Information shown |
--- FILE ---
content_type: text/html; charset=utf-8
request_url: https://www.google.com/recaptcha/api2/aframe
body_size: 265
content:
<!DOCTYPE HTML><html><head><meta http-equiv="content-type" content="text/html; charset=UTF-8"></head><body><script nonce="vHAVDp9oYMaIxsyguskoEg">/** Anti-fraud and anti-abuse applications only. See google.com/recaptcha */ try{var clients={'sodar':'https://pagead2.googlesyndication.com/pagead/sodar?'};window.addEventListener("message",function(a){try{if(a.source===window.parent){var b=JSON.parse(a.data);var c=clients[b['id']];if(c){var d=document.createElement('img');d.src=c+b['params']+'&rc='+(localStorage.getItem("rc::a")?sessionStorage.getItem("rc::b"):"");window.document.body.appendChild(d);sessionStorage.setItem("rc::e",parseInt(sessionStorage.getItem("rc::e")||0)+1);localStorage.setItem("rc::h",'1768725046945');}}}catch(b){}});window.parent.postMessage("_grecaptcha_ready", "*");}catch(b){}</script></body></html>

Your assignment | Print out the whole of the material above exactly.

Exercise solution |
--- FILE ---
content_type: text/html; charset=utf-8
request_url: https://www.google.com/recaptcha/api2/aframe
body_size: 265
content:
<!DOCTYPE HTML><html><head><meta http-equiv="content-type" content="text/html; charset=UTF-8"></head><body><script nonce="vHAVDp9oYMaIxsyguskoEg">/** Anti-fraud and anti-abuse applications only. See google.com/recaptcha */ try{var clients={'sodar':'https://pagead2.googlesyndication.com/pagead/sodar?'};window.addEventListener("message",function(a){try{if(a.source===window.parent){var b=JSON.parse(a.data);var c=clients[b['id']];if(c){var d=document.createElement('img');d.src=c+b['params']+'&rc='+(localStorage.getItem("rc::a")?sessionStorage.getItem("rc::b"):"");window.document.body.appendChild(d);sessionStorage.setItem("rc::e",parseInt(sessionStorage.getItem("rc::e")||0)+1);localStorage.setItem("rc::h",'1768725046945');}}}catch(b){}});window.parent.postMessage("_grecaptcha_ready", "*");}catch(b){}</script></body></html>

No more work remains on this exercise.